Centre for Sport Research, Deakin University, Geelong, Australia.
Sport and Exercise Science, La Trobe University, Melbourne, Australia.
PLoS One. 2020 Oct 22;15(10):e0240992. doi: 10.1371/journal.pone.0240992. eCollection 2020.
Knowledge of optimal technical performance is used to determine match strategy and the design of training programs. Previous studies in men's soccer have identified certain technical characteristics that are related to success. These studies however, have relative limited sample sizes or limited ranges of performance indicators, which may have limited the analytical approaches that were used. Research in women's soccer and our understanding of optimal technical performance, is even more limited (n = 3). Therefore, the aim of this study was to identify technical determinants of match outcome in the women's game and to compare analytical approaches using a large sample size (n = 1390 team performances) and range of variables (n = 450). Three different analytical approaches (i.e. combinations of technical performance variables) were used, a data-driven approach, a rational approach and an approach based on the literature in men's soccer. Match outcome was modelled using variables from each analytical approach, using generalised linear modelling and decision trees. It was found that the rational and data-driven approaches outperformed the literature-driven approach in predicting match outcome. The strongest determinants of match outcome were; scoring first, intentional assists relative to the opponent, the percentage of shots on goal saved by the goalkeeper relative to the opponent, shots on goal relative to the opponent and the percentage of duels that are successful. Moreover the rational and data-driven approach achieved higher prediction accuracies than comparable studies about men's soccer.

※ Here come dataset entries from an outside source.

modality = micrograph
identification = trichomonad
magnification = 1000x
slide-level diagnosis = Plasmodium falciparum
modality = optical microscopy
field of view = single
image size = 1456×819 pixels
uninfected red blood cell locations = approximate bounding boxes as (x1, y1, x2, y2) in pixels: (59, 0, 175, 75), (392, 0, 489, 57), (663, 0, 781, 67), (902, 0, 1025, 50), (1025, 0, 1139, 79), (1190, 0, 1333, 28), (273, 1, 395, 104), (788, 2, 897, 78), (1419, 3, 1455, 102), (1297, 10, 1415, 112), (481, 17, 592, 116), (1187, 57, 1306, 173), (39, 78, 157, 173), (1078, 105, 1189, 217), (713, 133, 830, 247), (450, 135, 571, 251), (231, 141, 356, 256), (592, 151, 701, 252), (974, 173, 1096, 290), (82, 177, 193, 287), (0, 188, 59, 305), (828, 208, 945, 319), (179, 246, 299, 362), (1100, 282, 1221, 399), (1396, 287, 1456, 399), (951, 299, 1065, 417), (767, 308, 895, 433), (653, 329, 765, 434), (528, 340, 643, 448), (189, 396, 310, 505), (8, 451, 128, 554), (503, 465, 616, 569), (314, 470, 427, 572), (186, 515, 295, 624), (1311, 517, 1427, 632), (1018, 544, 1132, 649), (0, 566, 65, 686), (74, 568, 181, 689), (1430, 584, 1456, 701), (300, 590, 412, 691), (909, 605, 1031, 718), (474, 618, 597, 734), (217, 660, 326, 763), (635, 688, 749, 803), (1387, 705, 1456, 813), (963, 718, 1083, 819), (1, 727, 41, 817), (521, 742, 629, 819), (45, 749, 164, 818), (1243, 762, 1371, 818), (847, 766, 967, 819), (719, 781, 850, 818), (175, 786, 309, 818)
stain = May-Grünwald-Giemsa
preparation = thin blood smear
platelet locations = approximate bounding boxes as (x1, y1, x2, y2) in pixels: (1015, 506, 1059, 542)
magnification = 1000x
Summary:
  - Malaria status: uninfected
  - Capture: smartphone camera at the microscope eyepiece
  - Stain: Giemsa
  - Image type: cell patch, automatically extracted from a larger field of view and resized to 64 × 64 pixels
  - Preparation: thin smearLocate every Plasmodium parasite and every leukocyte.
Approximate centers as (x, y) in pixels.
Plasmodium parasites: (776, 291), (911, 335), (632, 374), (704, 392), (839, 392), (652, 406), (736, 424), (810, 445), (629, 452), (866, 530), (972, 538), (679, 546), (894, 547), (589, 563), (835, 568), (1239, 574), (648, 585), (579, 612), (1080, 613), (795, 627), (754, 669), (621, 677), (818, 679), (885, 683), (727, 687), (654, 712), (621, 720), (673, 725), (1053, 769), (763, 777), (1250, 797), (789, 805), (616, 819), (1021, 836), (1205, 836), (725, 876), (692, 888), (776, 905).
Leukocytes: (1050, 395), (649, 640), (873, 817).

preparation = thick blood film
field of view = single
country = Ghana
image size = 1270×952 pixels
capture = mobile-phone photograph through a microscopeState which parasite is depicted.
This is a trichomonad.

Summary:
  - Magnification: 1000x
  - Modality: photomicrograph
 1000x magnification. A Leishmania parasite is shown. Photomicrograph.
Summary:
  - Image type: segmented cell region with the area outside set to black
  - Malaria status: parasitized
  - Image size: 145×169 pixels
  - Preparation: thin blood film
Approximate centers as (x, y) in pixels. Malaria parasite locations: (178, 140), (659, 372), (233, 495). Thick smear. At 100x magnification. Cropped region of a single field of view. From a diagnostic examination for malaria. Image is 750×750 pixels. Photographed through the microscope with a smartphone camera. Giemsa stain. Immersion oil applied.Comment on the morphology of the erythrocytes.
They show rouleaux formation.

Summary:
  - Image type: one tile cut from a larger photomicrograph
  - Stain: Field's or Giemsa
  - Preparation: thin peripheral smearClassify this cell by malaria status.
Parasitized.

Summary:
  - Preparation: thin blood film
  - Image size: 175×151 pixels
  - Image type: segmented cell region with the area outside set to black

对最佳技术表现的了解用于确定比赛策略和训练计划的设计。之前的男子足球研究已经确定了与成功相关的某些技术特征。然而,这些研究的样本量相对较小或性能指标的范围有限,这可能限制了所使用的分析方法。女子足球的研究和我们对最佳技术表现的理解甚至更加有限(n = 3)。因此,本研究的目的是确定女子比赛中比赛结果的技术决定因素,并使用较大的样本量(n = 1390 支球队表现)和较多的变量范围(n = 450)比较分析方法。使用三种不同的分析方法(即技术性能变量的组合),一种是数据驱动方法,一种是理性方法,另一种是基于男子足球文献的方法。使用广义线性模型和决策树,根据每个分析方法的变量对比赛结果进行建模。结果发现,理性和数据驱动的方法在预测比赛结果方面优于文献驱动的方法。比赛结果的最强决定因素是:先得分、相对于对手的故意助攻、守门员相对于对手的射门得分率、射门得分率和成功决斗的百分比。此外,理性和数据驱动的方法比关于男子足球的可比研究具有更高的预测准确性。